According to 动察 Beating monitoring, the open-source computer-use infrastructure project Cua has released cua-driver, a macOS native driver that allows any agent to control Mac applications in the background. When the agent clicks, types, or takes screenshots, the user's cursor remains still, the focus does not change, and macOS does not switch across Spaces.
The core technology is based on reverse-engineering Apple's private framework SkyLight. Normal synthetic events sent through CGEventPost in the HID event stream would move the cursor; `CGEvent.postToPid` can send events directly but would be filtered out by Chromium's render process. cua-driver uses SkyLight's SLEventPostToPid to send events through the WindowServer trust channel, bypassing HID, allowing Chromium to receive the events. Window activation is achieved by following the window manager yabai's approach: using SLPSPostEventRecordTo to only toggle the target application's AppKit activation state without raising the window level, avoiding triggering Spaces switching. For Electron apps (such as Slack, VS Code, Discord), an undisclosed method _AXObserverAddNotificationAndCheckRemote is used to ensure the accessibility tree remains updated even when the window is covered.

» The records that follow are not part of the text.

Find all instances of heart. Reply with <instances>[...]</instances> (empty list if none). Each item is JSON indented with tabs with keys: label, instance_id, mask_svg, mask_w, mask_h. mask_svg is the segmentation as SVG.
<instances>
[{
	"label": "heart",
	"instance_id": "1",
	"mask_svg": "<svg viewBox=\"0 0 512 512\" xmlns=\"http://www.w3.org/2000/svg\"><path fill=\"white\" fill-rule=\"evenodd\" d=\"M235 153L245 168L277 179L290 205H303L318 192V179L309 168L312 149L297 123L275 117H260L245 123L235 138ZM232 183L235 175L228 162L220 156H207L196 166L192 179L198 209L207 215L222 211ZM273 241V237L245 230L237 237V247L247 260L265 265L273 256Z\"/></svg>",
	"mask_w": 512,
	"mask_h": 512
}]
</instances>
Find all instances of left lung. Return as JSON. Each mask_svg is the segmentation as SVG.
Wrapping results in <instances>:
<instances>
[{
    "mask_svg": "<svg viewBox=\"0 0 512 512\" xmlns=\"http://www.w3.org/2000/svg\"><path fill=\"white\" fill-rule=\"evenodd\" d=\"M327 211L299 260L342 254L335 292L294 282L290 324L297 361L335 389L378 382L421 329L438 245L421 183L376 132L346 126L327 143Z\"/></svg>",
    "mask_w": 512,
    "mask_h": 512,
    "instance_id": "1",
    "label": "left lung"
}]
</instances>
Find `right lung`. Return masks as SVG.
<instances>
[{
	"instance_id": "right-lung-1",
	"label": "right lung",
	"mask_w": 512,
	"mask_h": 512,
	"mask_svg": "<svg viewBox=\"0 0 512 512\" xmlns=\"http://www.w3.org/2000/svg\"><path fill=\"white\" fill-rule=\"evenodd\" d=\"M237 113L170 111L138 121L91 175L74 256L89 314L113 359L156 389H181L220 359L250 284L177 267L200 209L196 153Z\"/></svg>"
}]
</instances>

cua-driver offers three capture modes: ax mode returns only the accessibility tree without requiring screen recording permissions; vision mode returns only screenshots; som mode (default) returns both, allowing agents to click using either element indices or pixel coordinates. The driver supports the MCP protocol, enabling integration with clients like Claude Code, Cursor, and can also be invoked via the command line. Two known limitations: right-clicking on Chromium web content does not work, and Canvas-based applications (Blender, Unity, game engines) still require brief foreground activation.
Following OpenAI's acquisition of the Apple Shortcuts team Sky, Codex was the first to introduce background computer-use capabilities but did not open-source them. Cua's Francesco Bonacci stated that a background computer-use driver should be a generic infrastructure rather than an exclusive feature of a single product.